> YOUR INSTRUCTIONS: Could you rewrite the part of the records below that opens with the line containing "In relation to" and runs through the end of the records, changing "lamp post" to "street lamp" and leaving everything else unchanged?

> RECORDS FOR PROCESSING:
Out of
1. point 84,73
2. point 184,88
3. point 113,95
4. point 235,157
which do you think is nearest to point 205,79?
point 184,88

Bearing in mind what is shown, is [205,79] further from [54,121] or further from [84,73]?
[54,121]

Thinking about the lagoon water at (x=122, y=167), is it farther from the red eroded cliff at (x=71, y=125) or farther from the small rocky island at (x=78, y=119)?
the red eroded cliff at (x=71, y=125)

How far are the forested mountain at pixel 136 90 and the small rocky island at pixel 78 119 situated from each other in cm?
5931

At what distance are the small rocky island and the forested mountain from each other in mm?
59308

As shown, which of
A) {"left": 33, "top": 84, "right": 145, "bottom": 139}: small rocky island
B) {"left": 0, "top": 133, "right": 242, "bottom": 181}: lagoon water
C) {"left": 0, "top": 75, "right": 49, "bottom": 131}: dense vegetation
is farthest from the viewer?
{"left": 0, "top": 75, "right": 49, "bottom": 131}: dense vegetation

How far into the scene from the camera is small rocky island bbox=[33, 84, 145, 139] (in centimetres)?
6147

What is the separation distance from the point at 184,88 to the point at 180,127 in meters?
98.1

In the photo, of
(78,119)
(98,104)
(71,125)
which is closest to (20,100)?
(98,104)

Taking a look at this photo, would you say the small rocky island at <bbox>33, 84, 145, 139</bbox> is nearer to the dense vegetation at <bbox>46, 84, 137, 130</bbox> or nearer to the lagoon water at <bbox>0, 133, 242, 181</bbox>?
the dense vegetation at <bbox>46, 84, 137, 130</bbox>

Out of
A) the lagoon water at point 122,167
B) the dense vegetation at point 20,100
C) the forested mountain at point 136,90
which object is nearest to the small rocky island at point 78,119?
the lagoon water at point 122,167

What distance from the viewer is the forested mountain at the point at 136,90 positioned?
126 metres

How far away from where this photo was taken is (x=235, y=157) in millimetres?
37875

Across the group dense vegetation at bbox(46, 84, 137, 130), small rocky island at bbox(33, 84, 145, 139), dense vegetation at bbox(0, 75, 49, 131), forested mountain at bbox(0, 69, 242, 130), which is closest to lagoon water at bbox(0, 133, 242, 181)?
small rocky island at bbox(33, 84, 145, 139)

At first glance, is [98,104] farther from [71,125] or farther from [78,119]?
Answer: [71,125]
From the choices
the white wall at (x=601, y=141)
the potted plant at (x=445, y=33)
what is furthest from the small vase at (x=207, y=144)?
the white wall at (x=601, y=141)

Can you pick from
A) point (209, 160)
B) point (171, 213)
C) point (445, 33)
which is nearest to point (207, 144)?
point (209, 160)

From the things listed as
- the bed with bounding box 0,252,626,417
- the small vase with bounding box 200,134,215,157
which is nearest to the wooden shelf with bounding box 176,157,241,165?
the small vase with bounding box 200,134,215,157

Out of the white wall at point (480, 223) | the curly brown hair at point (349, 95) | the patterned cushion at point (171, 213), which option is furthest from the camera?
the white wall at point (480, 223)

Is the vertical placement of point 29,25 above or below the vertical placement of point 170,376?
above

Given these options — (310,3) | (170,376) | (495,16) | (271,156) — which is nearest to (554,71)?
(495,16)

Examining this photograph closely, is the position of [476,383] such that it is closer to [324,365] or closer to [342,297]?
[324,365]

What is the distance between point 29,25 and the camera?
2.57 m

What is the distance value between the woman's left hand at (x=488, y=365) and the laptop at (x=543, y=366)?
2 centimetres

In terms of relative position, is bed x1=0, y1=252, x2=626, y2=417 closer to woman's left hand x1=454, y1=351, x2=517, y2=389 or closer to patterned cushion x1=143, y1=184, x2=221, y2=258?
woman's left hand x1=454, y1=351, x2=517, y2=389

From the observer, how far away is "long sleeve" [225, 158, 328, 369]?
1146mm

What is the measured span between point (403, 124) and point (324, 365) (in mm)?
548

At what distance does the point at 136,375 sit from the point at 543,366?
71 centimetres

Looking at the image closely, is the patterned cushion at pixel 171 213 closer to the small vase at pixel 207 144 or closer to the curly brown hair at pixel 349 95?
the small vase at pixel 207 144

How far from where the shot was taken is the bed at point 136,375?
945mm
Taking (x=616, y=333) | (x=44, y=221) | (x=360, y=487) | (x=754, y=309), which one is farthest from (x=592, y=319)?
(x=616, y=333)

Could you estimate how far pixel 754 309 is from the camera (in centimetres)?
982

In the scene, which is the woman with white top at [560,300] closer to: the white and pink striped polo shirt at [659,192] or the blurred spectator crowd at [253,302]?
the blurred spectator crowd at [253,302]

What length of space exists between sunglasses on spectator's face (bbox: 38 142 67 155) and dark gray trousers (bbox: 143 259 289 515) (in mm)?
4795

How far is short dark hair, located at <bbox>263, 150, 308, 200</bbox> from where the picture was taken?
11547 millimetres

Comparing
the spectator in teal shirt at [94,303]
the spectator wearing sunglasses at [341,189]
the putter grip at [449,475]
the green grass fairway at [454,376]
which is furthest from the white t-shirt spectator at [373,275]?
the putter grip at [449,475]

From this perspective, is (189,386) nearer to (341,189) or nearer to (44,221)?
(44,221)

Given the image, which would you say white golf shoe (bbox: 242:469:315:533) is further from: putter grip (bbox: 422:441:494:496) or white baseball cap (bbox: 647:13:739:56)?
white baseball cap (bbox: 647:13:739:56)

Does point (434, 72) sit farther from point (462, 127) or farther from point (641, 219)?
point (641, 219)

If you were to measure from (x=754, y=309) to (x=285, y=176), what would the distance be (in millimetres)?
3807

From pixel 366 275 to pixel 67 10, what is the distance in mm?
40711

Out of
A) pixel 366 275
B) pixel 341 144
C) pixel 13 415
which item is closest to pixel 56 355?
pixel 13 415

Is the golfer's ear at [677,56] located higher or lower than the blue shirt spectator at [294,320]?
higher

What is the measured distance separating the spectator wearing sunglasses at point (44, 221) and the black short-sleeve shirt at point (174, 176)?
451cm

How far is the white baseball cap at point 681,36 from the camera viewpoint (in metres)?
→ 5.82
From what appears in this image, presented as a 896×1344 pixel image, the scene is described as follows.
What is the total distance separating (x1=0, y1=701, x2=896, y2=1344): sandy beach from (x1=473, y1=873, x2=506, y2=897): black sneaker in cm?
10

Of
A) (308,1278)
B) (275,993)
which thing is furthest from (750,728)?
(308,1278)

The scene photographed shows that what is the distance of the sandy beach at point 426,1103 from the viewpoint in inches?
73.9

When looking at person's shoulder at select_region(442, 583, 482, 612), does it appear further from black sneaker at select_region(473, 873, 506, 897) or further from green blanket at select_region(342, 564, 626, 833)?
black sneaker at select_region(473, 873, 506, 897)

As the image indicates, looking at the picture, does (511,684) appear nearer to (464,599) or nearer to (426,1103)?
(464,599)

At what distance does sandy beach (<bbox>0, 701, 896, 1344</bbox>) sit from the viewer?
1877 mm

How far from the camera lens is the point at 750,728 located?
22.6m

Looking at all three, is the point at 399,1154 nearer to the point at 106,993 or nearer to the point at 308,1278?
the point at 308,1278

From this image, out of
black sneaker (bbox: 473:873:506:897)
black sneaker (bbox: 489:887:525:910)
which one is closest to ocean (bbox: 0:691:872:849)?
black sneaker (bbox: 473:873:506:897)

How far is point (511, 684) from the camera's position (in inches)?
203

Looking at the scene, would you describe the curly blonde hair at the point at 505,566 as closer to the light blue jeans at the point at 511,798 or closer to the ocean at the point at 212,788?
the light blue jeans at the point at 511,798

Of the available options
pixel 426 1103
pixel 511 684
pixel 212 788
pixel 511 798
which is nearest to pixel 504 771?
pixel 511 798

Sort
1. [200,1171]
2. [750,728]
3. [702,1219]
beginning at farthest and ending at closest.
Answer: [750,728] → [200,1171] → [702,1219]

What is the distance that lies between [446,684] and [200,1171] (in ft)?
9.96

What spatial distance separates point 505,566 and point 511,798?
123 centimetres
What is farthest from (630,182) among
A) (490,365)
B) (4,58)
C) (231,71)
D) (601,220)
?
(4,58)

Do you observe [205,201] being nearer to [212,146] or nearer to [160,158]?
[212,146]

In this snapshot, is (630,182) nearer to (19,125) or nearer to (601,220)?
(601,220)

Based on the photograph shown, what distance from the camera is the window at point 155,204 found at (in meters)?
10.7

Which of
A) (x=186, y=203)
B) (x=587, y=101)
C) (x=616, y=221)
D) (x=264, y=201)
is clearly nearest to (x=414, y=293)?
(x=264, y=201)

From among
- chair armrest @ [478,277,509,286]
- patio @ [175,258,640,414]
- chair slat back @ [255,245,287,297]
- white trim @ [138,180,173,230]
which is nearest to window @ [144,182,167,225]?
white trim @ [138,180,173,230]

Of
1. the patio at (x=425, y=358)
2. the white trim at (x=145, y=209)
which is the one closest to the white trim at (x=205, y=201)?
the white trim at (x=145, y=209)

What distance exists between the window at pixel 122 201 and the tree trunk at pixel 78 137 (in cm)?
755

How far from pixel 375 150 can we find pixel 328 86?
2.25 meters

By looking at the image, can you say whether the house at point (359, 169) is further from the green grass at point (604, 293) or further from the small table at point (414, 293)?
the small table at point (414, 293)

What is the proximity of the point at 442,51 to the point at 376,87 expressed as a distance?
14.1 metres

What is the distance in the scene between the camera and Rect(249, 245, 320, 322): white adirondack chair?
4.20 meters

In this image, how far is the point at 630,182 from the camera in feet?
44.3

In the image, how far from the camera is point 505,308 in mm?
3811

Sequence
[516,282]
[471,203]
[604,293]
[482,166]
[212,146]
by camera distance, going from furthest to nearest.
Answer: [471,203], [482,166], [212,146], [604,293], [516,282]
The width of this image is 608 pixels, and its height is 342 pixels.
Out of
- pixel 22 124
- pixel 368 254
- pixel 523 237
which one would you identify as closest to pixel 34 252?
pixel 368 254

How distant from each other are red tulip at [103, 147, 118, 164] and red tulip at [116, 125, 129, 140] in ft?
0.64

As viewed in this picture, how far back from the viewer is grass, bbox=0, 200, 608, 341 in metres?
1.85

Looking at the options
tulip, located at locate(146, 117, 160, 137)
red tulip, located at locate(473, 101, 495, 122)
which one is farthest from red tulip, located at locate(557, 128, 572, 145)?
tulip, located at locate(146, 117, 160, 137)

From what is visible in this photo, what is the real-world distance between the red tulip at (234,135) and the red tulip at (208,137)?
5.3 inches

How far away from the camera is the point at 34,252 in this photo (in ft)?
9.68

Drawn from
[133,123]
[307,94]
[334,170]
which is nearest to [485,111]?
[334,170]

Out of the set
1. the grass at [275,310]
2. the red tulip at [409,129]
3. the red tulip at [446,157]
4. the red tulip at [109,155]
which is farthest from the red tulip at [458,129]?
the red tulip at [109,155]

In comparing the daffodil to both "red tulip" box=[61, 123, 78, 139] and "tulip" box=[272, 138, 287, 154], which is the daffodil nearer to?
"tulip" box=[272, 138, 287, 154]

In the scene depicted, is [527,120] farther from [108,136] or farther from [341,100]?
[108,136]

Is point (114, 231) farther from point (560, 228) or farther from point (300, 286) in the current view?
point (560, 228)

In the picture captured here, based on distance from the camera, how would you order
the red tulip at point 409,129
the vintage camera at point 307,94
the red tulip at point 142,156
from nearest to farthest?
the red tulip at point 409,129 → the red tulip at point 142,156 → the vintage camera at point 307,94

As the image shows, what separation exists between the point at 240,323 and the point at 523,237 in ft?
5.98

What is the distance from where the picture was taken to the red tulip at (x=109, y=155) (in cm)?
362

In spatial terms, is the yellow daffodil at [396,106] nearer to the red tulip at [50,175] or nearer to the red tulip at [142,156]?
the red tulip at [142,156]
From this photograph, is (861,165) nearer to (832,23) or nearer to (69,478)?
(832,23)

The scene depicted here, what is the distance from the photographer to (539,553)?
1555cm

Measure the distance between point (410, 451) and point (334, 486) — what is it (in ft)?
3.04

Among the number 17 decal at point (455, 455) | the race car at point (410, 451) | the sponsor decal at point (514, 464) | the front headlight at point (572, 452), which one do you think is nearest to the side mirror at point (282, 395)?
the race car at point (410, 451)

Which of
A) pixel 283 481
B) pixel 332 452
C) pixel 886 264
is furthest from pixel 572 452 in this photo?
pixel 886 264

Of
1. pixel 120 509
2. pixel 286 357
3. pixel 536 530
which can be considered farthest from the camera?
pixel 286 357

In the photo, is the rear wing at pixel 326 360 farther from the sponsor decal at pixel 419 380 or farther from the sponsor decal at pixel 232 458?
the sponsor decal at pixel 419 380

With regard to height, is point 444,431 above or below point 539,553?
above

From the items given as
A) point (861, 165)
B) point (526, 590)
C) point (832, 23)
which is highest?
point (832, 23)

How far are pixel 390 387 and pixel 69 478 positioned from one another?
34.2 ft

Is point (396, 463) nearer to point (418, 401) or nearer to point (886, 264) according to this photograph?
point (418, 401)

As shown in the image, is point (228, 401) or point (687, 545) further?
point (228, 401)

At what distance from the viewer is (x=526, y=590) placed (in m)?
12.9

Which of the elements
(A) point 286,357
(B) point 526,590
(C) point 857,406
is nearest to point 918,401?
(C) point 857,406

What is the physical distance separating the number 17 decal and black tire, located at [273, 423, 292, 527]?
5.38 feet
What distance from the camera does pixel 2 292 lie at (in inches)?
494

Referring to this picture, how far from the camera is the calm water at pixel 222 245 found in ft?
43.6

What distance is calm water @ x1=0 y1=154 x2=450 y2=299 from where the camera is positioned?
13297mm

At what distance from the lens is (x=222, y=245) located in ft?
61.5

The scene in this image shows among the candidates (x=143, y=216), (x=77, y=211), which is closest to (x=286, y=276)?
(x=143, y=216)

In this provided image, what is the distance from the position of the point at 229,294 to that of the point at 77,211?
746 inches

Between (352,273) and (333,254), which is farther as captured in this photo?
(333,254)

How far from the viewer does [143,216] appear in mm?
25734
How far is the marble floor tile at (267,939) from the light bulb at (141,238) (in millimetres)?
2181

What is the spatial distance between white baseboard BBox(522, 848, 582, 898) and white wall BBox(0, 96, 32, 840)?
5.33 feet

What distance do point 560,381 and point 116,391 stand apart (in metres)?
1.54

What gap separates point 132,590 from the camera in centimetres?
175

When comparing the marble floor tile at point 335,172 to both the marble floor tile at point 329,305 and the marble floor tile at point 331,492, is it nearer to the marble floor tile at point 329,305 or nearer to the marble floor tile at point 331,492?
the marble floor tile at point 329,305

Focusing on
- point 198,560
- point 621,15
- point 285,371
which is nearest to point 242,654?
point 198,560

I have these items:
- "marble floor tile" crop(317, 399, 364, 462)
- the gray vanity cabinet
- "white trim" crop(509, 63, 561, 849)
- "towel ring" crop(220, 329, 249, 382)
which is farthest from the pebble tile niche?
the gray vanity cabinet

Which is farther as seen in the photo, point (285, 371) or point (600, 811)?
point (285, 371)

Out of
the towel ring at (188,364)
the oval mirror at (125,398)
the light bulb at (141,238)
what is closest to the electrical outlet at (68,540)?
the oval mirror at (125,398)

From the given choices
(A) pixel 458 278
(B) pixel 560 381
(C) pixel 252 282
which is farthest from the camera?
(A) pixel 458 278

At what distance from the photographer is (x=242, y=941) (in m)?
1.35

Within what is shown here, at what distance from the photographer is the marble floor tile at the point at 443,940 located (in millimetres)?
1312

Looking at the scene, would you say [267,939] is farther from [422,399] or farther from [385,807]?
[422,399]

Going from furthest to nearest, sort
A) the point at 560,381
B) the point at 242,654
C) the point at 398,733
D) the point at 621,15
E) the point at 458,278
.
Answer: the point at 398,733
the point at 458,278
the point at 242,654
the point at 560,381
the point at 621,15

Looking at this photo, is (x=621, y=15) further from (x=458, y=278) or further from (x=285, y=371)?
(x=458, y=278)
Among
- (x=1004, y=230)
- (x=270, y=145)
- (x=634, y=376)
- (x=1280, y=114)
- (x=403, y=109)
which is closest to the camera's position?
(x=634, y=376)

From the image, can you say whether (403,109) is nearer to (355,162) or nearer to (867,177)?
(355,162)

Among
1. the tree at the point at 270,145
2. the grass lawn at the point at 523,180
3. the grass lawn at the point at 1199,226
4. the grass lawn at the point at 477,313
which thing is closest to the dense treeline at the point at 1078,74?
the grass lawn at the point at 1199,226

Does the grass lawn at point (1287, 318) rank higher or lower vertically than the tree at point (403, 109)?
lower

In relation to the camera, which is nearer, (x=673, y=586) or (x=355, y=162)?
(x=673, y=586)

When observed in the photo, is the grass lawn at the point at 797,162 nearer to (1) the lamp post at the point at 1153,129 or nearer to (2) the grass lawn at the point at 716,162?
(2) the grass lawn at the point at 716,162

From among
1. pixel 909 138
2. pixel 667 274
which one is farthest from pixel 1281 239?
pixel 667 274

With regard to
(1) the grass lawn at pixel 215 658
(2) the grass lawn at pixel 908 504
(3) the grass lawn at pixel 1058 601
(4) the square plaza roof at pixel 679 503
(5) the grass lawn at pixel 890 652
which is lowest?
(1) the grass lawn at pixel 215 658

> WRITTEN SOLUTION:
In relation to the camera, which is nearer, (x=673, y=586) or (x=355, y=162)?
(x=673, y=586)

When observed in the photo, is the grass lawn at the point at 797,162 nearer to (1) the street lamp at the point at 1153,129 or nearer to (2) the grass lawn at the point at 716,162?
(2) the grass lawn at the point at 716,162

From among
1. pixel 909 138
2. pixel 667 274
which one is farthest from pixel 1281 239?
pixel 667 274

With regard to
(1) the grass lawn at pixel 215 658
(2) the grass lawn at pixel 908 504
(3) the grass lawn at pixel 1058 601
(4) the square plaza roof at pixel 679 503
(5) the grass lawn at pixel 890 652
which is lowest?
(1) the grass lawn at pixel 215 658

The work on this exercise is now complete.